Having configuration centralized have now other issues:
- Caching vs no caching calls to the configuration server.
- Ideally we want the microservice to refresh the information only when the configuration has been updated. This means no polling mechanism is required, only a way of telling the microservice to pull the new information
- Each microservice should have a
/refreshendpoint (available through HTTP or JMX), where they connect to the configuration service and request for the latest data. In the same way, there has to be of loading the configuration dynamically. In order to do that, Spring cloud provides a bean refresh mechanism.If interested have a look to
- Each microservice should have a
Microservices phone book
So, we got to a point where you have several microservices going around. This can become quickly unmaintainable: having to ssh into the machines, relying on knowing where everything is, etc… Solving this issue, Netflix open sourced Eureka, a service registry (basically ‘a phone book for the cloud’). Clients could connect to the Eureka server process to see the services that are registered.
When you get to the point you have 600+ microservices, you want to expose some functionality (maybe even composed functionality from different microservices). With a high number of microservices, you would need to check where each data is exposed. Sometimes, you may even need to have composition of services to return all the data required. This implies logic on the client or the backend to deal with the calls to the different services. As the configuration and exposure of services may change with the time, it seems logical to have the routing logic on the backend.
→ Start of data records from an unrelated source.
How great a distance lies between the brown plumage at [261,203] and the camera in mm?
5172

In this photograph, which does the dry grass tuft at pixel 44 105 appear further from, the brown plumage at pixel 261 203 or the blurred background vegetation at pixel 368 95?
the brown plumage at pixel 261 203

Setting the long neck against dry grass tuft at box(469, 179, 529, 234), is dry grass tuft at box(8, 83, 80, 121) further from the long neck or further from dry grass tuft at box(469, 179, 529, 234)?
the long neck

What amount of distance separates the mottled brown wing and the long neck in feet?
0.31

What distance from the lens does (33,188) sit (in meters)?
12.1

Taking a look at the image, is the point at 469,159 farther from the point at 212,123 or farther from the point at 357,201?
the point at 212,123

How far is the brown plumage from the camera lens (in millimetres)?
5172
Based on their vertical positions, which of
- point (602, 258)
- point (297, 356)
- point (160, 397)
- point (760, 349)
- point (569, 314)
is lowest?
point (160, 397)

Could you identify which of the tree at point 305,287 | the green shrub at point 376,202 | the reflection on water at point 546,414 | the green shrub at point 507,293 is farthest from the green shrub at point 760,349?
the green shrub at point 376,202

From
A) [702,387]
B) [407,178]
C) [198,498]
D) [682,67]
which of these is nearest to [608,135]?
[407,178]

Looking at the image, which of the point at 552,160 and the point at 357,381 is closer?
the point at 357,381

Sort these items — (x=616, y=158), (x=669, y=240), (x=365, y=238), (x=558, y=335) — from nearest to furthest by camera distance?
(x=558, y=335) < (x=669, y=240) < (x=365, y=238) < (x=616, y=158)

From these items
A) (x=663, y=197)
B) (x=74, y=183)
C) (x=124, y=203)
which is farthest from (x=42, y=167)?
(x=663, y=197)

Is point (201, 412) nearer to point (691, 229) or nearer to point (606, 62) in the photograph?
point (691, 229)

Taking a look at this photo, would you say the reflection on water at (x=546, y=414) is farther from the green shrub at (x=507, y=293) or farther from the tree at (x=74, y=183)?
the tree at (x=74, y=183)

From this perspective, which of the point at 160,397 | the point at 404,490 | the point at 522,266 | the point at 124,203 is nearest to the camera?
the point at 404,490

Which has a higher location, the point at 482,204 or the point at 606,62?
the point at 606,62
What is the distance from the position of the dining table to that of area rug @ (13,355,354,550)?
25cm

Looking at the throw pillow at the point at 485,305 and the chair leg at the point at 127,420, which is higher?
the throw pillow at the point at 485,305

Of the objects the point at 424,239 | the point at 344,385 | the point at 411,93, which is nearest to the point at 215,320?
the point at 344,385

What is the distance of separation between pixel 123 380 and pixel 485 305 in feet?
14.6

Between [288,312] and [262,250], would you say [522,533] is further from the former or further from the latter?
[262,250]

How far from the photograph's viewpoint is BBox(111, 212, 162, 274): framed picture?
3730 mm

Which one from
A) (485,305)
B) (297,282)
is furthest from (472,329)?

A possible solution is a proxy calling to the required microservices.
In order to redirect to the proper microservice or compose responses , the use of Zuul can become handy. Zuul is an edge service that provides dynamic routing, monitoring, resiliency… This could be a solution to compose, routing and monitoring the main entry point of a specific client. This can be used normally as:
- A proxy (for different microservices)
- Api gateway (entry point for a mobile client, while other zuul implementation is dealing with server clients, etc…)
Service is broken. Fallback strategy is needed
After having the functionality exposed and a proxy redirecting to our microservice, the possibility of the service to stop working is likely to happen (memory, system failure, etc). The incoming http connection keeps hanging blocking the client and keeping the resources.
Hystrix is a helpful way to fallback on responses in case something is taking time or is late rather than hanging the service. It also helps when dealing with system exceptions, status codes, etc
On top of the fallback strategy, HystrixDashboard is a nice way of looking the dependencies/entry points of your microservices and how they are https://www.acheterviagrafr24.com/acheter-viagra-sans-ordonnance/ going.
Some stats about the connections?
When having several microservices, each of them communicating through the network, tools for network tracing become handy. Twitter open sourced Zipkin, a tool for distributed tracing. It reminds me to firebug on the UI: simple and direct. When investigating why a call is taking time, with Zipkin you could easily detect the issue and tackle it.
An example of a call visualized with Zipkin could be:
When working with microservices, you have a complete set of tools exposed on the Spring Cloud project. I think it is amazing how much they have advanced in the last couple of years. If you are going on the idea of building microservices, have a look to these tools/ideas:
- Configuration centralized as a microservice
- Eureka for service discovery
- Zuul for proxying and routing
- Hystrix for fallback mechanism when something is wrong
- Hystrix dashboards to detect possible issues on the microservices
- Ribbon for dynamic load balancing
- Zipkin for distributed tracing
I think, I will dedicate a bit more time during the next months and build something to showcase all these tools in depth.